To be done >> Please output the stretch from the line containing "In the scene, does" through the end of the records as a Markdown table with the columns No. and Text, numbering each row and leaving out blank lines.

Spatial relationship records
___
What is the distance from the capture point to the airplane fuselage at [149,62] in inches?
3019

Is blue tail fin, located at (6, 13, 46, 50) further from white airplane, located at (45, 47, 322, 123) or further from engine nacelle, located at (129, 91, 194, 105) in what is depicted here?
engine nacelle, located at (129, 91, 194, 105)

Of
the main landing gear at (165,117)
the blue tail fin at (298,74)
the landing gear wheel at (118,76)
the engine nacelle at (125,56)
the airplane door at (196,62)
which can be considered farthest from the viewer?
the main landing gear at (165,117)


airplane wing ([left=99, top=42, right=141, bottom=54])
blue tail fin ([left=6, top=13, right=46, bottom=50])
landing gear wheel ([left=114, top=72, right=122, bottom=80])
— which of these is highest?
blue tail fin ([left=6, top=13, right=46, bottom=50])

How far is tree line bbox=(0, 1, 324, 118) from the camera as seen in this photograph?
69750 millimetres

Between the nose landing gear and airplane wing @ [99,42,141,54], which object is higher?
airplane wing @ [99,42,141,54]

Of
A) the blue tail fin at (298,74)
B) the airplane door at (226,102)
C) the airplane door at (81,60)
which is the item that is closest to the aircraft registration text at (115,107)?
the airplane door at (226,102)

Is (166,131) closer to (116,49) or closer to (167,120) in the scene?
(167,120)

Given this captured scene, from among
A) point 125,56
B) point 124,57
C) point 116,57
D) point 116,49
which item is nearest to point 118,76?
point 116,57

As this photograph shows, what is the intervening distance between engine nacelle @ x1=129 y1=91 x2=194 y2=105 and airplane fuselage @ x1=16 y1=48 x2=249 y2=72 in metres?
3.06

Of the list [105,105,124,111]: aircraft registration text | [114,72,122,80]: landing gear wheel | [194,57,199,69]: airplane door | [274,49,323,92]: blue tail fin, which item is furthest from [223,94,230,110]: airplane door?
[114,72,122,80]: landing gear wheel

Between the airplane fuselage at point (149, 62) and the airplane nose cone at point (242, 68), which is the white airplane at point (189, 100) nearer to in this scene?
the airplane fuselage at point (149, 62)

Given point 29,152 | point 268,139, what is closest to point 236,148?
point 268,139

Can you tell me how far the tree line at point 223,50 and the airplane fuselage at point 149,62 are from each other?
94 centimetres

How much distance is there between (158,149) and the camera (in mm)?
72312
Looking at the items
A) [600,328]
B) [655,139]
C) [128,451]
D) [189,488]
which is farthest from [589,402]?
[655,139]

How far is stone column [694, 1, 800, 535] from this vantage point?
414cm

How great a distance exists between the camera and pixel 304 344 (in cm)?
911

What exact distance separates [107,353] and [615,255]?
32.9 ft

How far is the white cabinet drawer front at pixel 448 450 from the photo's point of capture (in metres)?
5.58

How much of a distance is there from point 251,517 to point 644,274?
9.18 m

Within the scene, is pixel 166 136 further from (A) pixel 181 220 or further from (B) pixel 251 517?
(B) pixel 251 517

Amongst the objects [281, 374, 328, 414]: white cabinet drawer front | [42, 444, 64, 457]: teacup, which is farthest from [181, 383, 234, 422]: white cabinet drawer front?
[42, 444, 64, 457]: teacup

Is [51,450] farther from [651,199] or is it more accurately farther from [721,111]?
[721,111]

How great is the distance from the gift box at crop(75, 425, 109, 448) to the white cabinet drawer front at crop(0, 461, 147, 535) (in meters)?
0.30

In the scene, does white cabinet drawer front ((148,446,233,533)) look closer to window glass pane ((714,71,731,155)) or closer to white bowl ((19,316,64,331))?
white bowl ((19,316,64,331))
___
Response to the task >>
| No. | Text |
|---|---|
| 1 | In the scene, does white cabinet drawer front ((148,446,233,533)) look closer to window glass pane ((714,71,731,155)) or closer to white bowl ((19,316,64,331))? |
| 2 | white bowl ((19,316,64,331)) |